En 2009 elle a décidé de se lancer dans un projet fou : six mois d'immersion dans la peau d'une travailleuse précaire, femme de ménage, à Caen, une ville frappée par la crise (comme partout ailleurs).
Février 2009, à son arrivée dans la cité normande, Florence se dégotte une chambre meublée à 348 €, se bricole un CV avec le bac pour seul bagage et s'invente une histoire : celle d'une femme au foyer de 48 ans récemment plaquée par son homme, sans expérience, sans enfant à charge, disponible jours nuits et week-ends. Elle garde son nom. Et c'est seulement les cheveux teints en blond et attachés, les lunettes sur le nez, qu'elle écume les boîtes d'intérim et pousse la porte de Pôle Emploi, le passage obligé des chômeurs. Elle s'y rend régulièrement, pour éplucher les petites annonces, rencontrer son conseiller, mettre son dossier à jour… Personne ne reconnait la journaliste. Dans son livre, Florence raconte le "calme soucieux" qui règne dans ce grand hall de l’ANPE où rien n'invite à s'attarder, les sempiternelles files d'attente, la lassitude des conseillers, pris en tenaille entre la directive de faire du chiffre et la réalité du marché de l'emploi. La journaliste sait que les CDI sont rares, voire inexistants, elle sait qu'on peut se faire virer du jour au lendemain mais n'empêche, elle reste persuadée de décrocher un travail rapidement. D'ailleurs à la conseillère, elle affirme, la bouche en cœur, être "prête à tout".
PREMIERE SURPRISE, "quand je disais « je suis prête à tout faire », je me suis entendue dire : "mais comme tout le monde madame".
DEUXIEME SURPRISE : la difficulté à trouver, non un inaccessible travail à temps plein, mais juste "des heures" de travail (qui n'atteignent jamais 35 heures).
TROISIEME SURPRISE : "tout le monde est touché". Dans l'univers des précaires, on trouve des retraités à la pension insuffisante, des jeunes qui sortent de l'école, des mères de famille ...
Florence coure les agences d’intérim, les forums pour l’emploi, écume les petites annonces, fait des stages. Elle est prête à tout, travailler jours et nuits, dimanches et jours fériés compris. Mais tous les demandeurs d’emploi le sont. Elle accepte les conditions de travail pénibles, les horaires aberrants, tout. Mais tous sont comme elle. Et le travail manque. Au Pôle Emploi qu’elle fréquente assidument, on fait « du chiffre », le demandeur d’emploi est un « client », il existe mille et une manière de maquiller les chiffres réels du chômage. Elle-même, sans qualification, plus de 45 ans, célibataire sans enfant est « dans la zone de Haut Risque Statistique ».

Section des données:
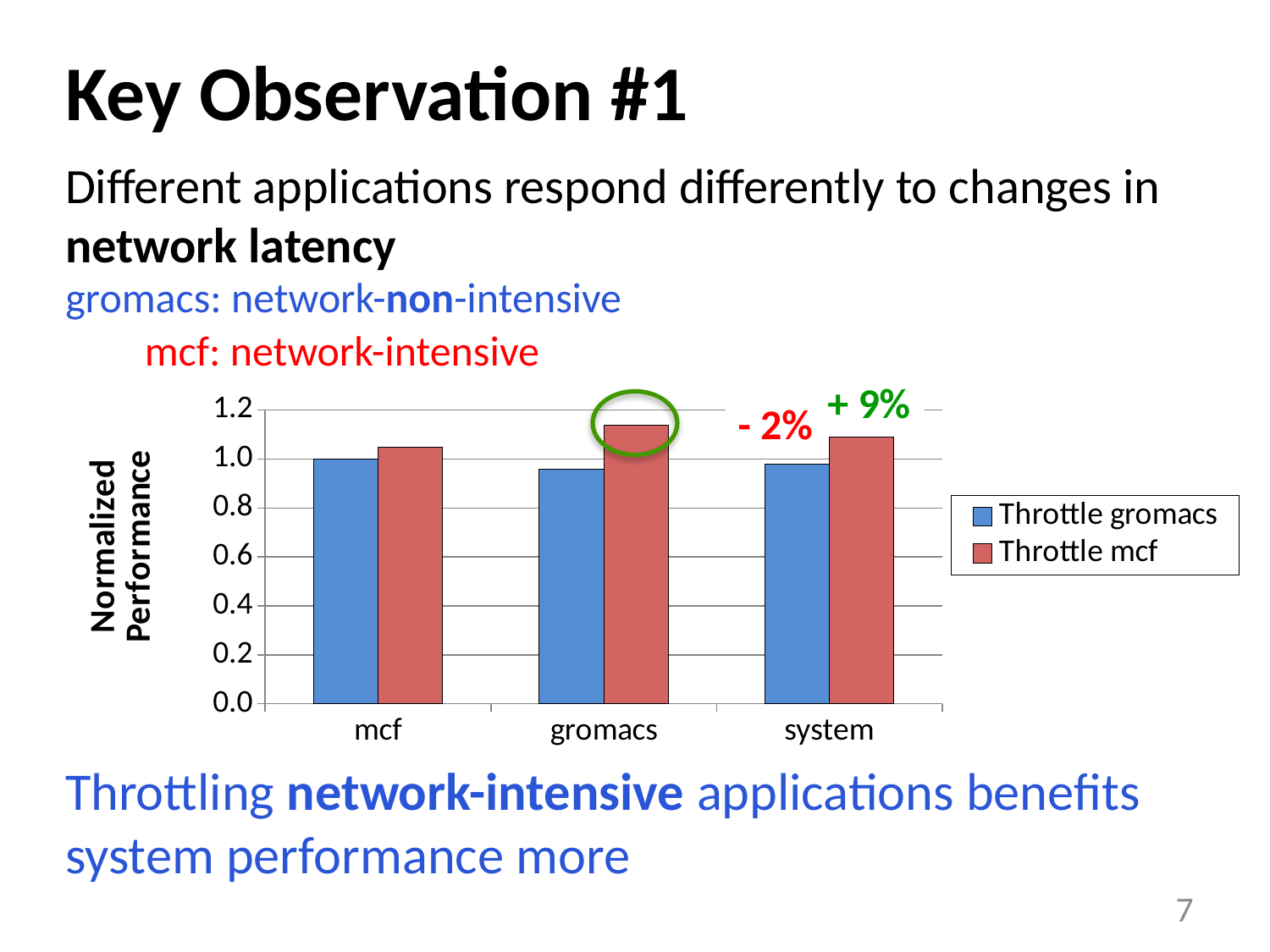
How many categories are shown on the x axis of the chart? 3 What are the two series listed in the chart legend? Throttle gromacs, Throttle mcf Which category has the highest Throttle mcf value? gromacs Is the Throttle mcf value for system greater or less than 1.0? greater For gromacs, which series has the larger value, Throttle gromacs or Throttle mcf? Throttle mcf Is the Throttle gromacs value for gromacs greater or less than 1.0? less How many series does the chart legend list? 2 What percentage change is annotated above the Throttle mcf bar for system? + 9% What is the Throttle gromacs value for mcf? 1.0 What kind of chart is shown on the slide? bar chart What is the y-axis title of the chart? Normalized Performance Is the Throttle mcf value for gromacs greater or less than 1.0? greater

Problèmes à résoudre:
1. D'après le texte source, combien coûte la chambre meublée que Florence trouve à son arrivée à Caen ?
2. Recopiez s'il vous plaît, sans rien changer, le passage du texte source allant de "DEUXIEME SURPRISE : la" jusqu'à "de famille ...".

Solutions ci-dessous:
1. 348 €.

2.
DEUXIEME SURPRISE : la difficulté à trouver, non un inaccessible travail à temps plein, mais juste "des heures" de travail (qui n'atteignent jamais 35 heures).
TROISIEME SURPRISE : "tout le monde est touché". Dans l'univers des précaires, on trouve des retraités à la pension insuffisante, des jeunes qui sortent de l'école, des mères de famille ...